If it's generic (not referencing your specific standards), revisit your Instructions. Add more explicit guidance about what "our standard" means for specific clause types.

Part 6: Iterate over two weeks

The first version won't be perfect. Over two weeks of actual use:

  • After each conversation, note what the AI got wrong
  • Add missing standards to your Instructions or Knowledge documents
  • Gradually expand the clause library as you encounter new scenarios

The assistant gets more useful as you teach it.


Real Example: Federal Subcontract Draft

Setup: Your Instructions include FAR/DFARS requirements; Knowledge includes your standard subcontract template and a required FAR clause matrix.

Input: "We've been awarded a prime contract (cost-plus-fixed-fee, $2.1M, DoD, 2-year base + 2 option years) and need to subcontract software development services to a small business at approximately $400K. Draft the subcontract."

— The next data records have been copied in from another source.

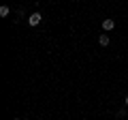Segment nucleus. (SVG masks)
<instances>
[{
    "mask_svg": "<svg viewBox=\"0 0 128 120\" xmlns=\"http://www.w3.org/2000/svg\"><path fill=\"white\" fill-rule=\"evenodd\" d=\"M41 22H43V15L38 13V11H36V13H30V17H28V26H38Z\"/></svg>",
    "mask_w": 128,
    "mask_h": 120,
    "instance_id": "f257e3e1",
    "label": "nucleus"
},
{
    "mask_svg": "<svg viewBox=\"0 0 128 120\" xmlns=\"http://www.w3.org/2000/svg\"><path fill=\"white\" fill-rule=\"evenodd\" d=\"M113 28H115V19H111V17L102 19V30H105V32H111Z\"/></svg>",
    "mask_w": 128,
    "mask_h": 120,
    "instance_id": "f03ea898",
    "label": "nucleus"
},
{
    "mask_svg": "<svg viewBox=\"0 0 128 120\" xmlns=\"http://www.w3.org/2000/svg\"><path fill=\"white\" fill-rule=\"evenodd\" d=\"M98 45H100V47L109 45V34H100V37H98Z\"/></svg>",
    "mask_w": 128,
    "mask_h": 120,
    "instance_id": "7ed1b4c3",
    "label": "nucleus"
},
{
    "mask_svg": "<svg viewBox=\"0 0 128 120\" xmlns=\"http://www.w3.org/2000/svg\"><path fill=\"white\" fill-rule=\"evenodd\" d=\"M9 13H11V9L6 5H2L0 7V17H9Z\"/></svg>",
    "mask_w": 128,
    "mask_h": 120,
    "instance_id": "20e7f679",
    "label": "nucleus"
},
{
    "mask_svg": "<svg viewBox=\"0 0 128 120\" xmlns=\"http://www.w3.org/2000/svg\"><path fill=\"white\" fill-rule=\"evenodd\" d=\"M118 118H126V109H120L118 111Z\"/></svg>",
    "mask_w": 128,
    "mask_h": 120,
    "instance_id": "39448f33",
    "label": "nucleus"
},
{
    "mask_svg": "<svg viewBox=\"0 0 128 120\" xmlns=\"http://www.w3.org/2000/svg\"><path fill=\"white\" fill-rule=\"evenodd\" d=\"M124 105H128V94H126V97H124Z\"/></svg>",
    "mask_w": 128,
    "mask_h": 120,
    "instance_id": "423d86ee",
    "label": "nucleus"
},
{
    "mask_svg": "<svg viewBox=\"0 0 128 120\" xmlns=\"http://www.w3.org/2000/svg\"><path fill=\"white\" fill-rule=\"evenodd\" d=\"M13 120H19V118H13Z\"/></svg>",
    "mask_w": 128,
    "mask_h": 120,
    "instance_id": "0eeeda50",
    "label": "nucleus"
}]
</instances>
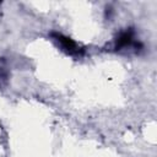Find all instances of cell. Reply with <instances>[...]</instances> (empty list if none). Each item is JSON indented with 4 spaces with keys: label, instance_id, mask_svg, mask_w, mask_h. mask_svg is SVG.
Masks as SVG:
<instances>
[{
    "label": "cell",
    "instance_id": "6da1fadb",
    "mask_svg": "<svg viewBox=\"0 0 157 157\" xmlns=\"http://www.w3.org/2000/svg\"><path fill=\"white\" fill-rule=\"evenodd\" d=\"M50 37L56 43V45L63 52H65L67 55H71V56H75V58H81L85 54V48L80 47L71 38H69V37H66L61 33H58V32L50 33Z\"/></svg>",
    "mask_w": 157,
    "mask_h": 157
},
{
    "label": "cell",
    "instance_id": "7a4b0ae2",
    "mask_svg": "<svg viewBox=\"0 0 157 157\" xmlns=\"http://www.w3.org/2000/svg\"><path fill=\"white\" fill-rule=\"evenodd\" d=\"M141 48V44L136 42L134 31L132 29H125L118 34V37L114 39V49L115 50H124V49H135L139 50Z\"/></svg>",
    "mask_w": 157,
    "mask_h": 157
},
{
    "label": "cell",
    "instance_id": "3957f363",
    "mask_svg": "<svg viewBox=\"0 0 157 157\" xmlns=\"http://www.w3.org/2000/svg\"><path fill=\"white\" fill-rule=\"evenodd\" d=\"M7 80V72L4 67H0V87H2V85L6 82Z\"/></svg>",
    "mask_w": 157,
    "mask_h": 157
}]
</instances>
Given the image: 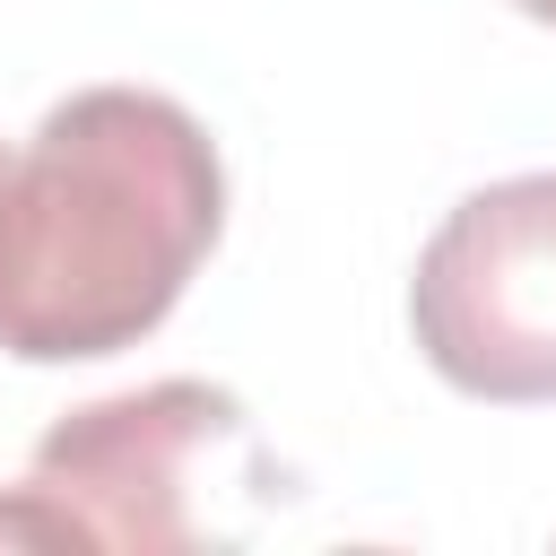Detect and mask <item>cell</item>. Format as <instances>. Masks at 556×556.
I'll list each match as a JSON object with an SVG mask.
<instances>
[{"label":"cell","mask_w":556,"mask_h":556,"mask_svg":"<svg viewBox=\"0 0 556 556\" xmlns=\"http://www.w3.org/2000/svg\"><path fill=\"white\" fill-rule=\"evenodd\" d=\"M521 17H539V26H556V0H513Z\"/></svg>","instance_id":"277c9868"},{"label":"cell","mask_w":556,"mask_h":556,"mask_svg":"<svg viewBox=\"0 0 556 556\" xmlns=\"http://www.w3.org/2000/svg\"><path fill=\"white\" fill-rule=\"evenodd\" d=\"M226 226V165L191 104L78 87L0 148V356L78 365L139 348Z\"/></svg>","instance_id":"6da1fadb"},{"label":"cell","mask_w":556,"mask_h":556,"mask_svg":"<svg viewBox=\"0 0 556 556\" xmlns=\"http://www.w3.org/2000/svg\"><path fill=\"white\" fill-rule=\"evenodd\" d=\"M252 478L243 400L217 382H148L122 400L70 408L26 478L0 495V547H122V556H191L208 547L200 486Z\"/></svg>","instance_id":"7a4b0ae2"},{"label":"cell","mask_w":556,"mask_h":556,"mask_svg":"<svg viewBox=\"0 0 556 556\" xmlns=\"http://www.w3.org/2000/svg\"><path fill=\"white\" fill-rule=\"evenodd\" d=\"M408 330L469 400H556V174H504L426 235Z\"/></svg>","instance_id":"3957f363"}]
</instances>
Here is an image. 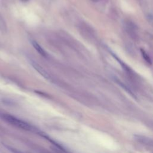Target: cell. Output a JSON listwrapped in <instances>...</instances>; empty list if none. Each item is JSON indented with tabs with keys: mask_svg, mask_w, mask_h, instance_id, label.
Segmentation results:
<instances>
[{
	"mask_svg": "<svg viewBox=\"0 0 153 153\" xmlns=\"http://www.w3.org/2000/svg\"><path fill=\"white\" fill-rule=\"evenodd\" d=\"M0 117L8 123L11 124L16 126V127L24 129L26 130H29V131H32L33 130L32 127L29 124L11 115H10L8 114H5V113H0Z\"/></svg>",
	"mask_w": 153,
	"mask_h": 153,
	"instance_id": "cell-1",
	"label": "cell"
},
{
	"mask_svg": "<svg viewBox=\"0 0 153 153\" xmlns=\"http://www.w3.org/2000/svg\"><path fill=\"white\" fill-rule=\"evenodd\" d=\"M30 64L33 66V68L40 74L45 79H49L50 78V75L48 74V72L41 66H40L38 63L33 60L30 61Z\"/></svg>",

Output: A subcontract draft that:

  • Reflects the correct FAR/DFARS flow-down clauses for a CPFF subcontract
  • Uses your organization's standard IP ownership language
  • Includes your standard limitation of liability
  • Applies the governing law and dispute resolution provisions from your template
  • Flags the places where you need to insert specific prime contract references

Time saved: 2–3 hours of template hunting and clause compilation → 30–45 minutes of review and customization.


What to Do When It Breaks

  • AI gives generic responses, ignoring your standards → Check that your knowledge documents are properly indexed (Knowledge tab shows them listed). Revisit Instructions and make your standards more explicit.
  • AI makes up FAR clause numbers → AI can hallucinate regulatory citations. Always verify FAR/DFARS clause numbers against the actual regulation before including them in contracts.
  • AI misinterprets a past contract example → Remove ambiguous examples from Knowledge. Add a direct instruction: "Do not use [specific past contract] as a drafting model; it contains non-standard terms."
  • AI is too cautious and always says "consult legal" → Add to Instructions: "For standard clause types in our clause library, draft confidently. Recommend legal review only for non-standard situations or high-risk deviations."

Variations

  • Simpler version: Skip the Project setup and paste your standard contract template into each ChatGPT or Claude conversation as context. More repetitive but requires no Pro subscription.
  • Extended version: Connect your Notion knowledge base (Level 3) to your workflow. Search Notion for precedents, then bring those into your Claude Project conversation as additional context.

What to Do Next

  • This week: Set up the Project with at least one template and your non-negotiable positions. Use it for your next three contracts.
  • This month: Expand the clause library to cover the 20 clauses you encounter most frequently.
  • Advanced: Train a team-wide Project that multiple contracts administrators share, so institutional knowledge compounds across the whole team.

Advanced guide for contracts administrator professionals. AI-generated contract language requires professional review. Always validate against applicable law and your organization's legal standards before executing any agreement.